文摘Population is an important strategic resource for national development, a fundamental element of socio-economic development. The coordinated development of population and economy is an effective way to achieve rapid economic growth. Based on the population statistics data of counties (districts) in Henan Province, China, from 2006 to 2021. The paper firstly uses the logistic population growth mathematical model to calculate the resident population growth rate of counties (districts), then utilizes the hotspot analysis and spatial semi-variogram analysis, to research the spatial distribution characteristics of the resident population growth rate in Henan Province. The research results show that the evolution of the regional resident population in the province basically conforms to the logistic natural growth model. The resident population growth rate shows the characteristics of high in the north and low in the south, high in the center and low in the surrounding regions.

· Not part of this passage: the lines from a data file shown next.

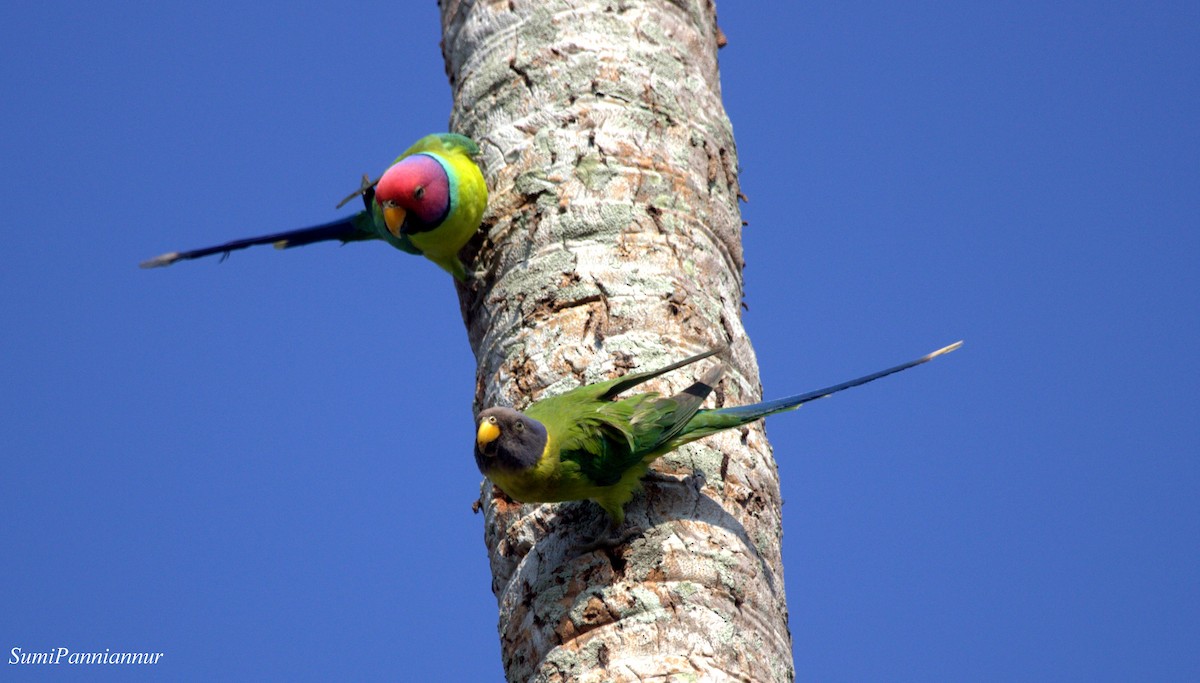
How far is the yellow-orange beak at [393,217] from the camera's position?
473 centimetres

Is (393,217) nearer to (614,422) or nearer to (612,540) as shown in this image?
(614,422)

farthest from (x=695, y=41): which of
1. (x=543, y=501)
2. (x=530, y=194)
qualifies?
Result: (x=543, y=501)

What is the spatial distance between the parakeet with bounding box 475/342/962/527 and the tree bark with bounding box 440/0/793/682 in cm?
7

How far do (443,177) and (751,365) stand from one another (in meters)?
1.37

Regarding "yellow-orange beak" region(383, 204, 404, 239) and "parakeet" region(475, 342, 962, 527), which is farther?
"yellow-orange beak" region(383, 204, 404, 239)

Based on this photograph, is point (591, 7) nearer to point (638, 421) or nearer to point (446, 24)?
point (446, 24)

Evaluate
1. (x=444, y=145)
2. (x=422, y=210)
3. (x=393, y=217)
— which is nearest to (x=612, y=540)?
(x=422, y=210)

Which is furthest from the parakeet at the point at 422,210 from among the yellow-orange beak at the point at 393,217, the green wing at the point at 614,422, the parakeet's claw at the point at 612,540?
the parakeet's claw at the point at 612,540

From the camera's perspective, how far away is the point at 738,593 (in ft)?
10.3

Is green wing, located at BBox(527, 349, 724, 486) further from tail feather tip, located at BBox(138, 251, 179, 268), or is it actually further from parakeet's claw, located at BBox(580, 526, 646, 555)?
tail feather tip, located at BBox(138, 251, 179, 268)

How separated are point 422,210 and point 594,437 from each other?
1507 millimetres

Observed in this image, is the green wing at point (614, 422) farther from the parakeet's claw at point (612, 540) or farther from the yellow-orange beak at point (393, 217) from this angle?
the yellow-orange beak at point (393, 217)

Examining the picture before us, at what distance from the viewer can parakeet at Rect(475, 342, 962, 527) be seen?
3.31 m

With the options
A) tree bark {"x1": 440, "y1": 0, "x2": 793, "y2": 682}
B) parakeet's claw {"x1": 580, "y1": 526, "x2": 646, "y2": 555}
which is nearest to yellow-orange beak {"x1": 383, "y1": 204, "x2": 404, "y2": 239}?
tree bark {"x1": 440, "y1": 0, "x2": 793, "y2": 682}
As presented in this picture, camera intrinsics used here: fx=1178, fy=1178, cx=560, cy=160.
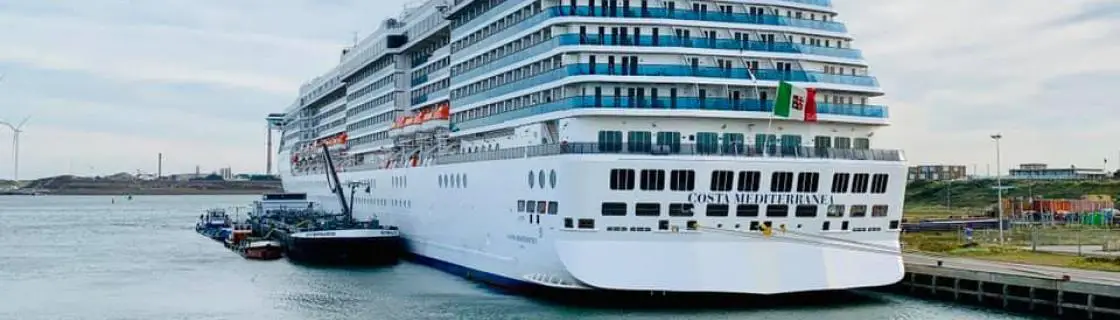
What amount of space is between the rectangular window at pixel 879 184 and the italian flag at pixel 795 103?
8.91 feet

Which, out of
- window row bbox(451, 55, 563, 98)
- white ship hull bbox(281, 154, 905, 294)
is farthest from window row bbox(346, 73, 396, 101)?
white ship hull bbox(281, 154, 905, 294)

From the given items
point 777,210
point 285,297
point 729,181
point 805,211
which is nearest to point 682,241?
point 729,181

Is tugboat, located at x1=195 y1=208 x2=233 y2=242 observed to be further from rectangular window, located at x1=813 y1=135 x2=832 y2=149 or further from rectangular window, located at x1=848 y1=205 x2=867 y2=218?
rectangular window, located at x1=848 y1=205 x2=867 y2=218

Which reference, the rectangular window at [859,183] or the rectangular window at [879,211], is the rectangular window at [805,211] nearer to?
the rectangular window at [859,183]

The resident population growth rate is positively correlated with the level of economic development;the urban built-up areas, especially the new regions in urban planning, have a fast growth rate of resident population, which has a significant siphon effect on the population of surrounding regions. The hotspots of resident population growth rate in the province are mainly distributed in the urban built-up areas and surrounding regions of Zhengzhou, Luoyang, and Xinxiang, accounting for about 3.51% of the total area of the province. The cold spots are mainly distributed in the eastern part of the province, forming zonal distribution, which spans across Shangqiu City, Zhoukou City, and Zhumadian City, accounting for about 8.61% of the total area of the province. The area with negative growth of resident population accounts for approximately 53.47% of the total province. The spatial distribution of the growth rate of the resident population in the whole province basically conforms to the spherical model, with a small dispersion degree and a short range. In the range, there is a high degree of variability in resident population growth rate.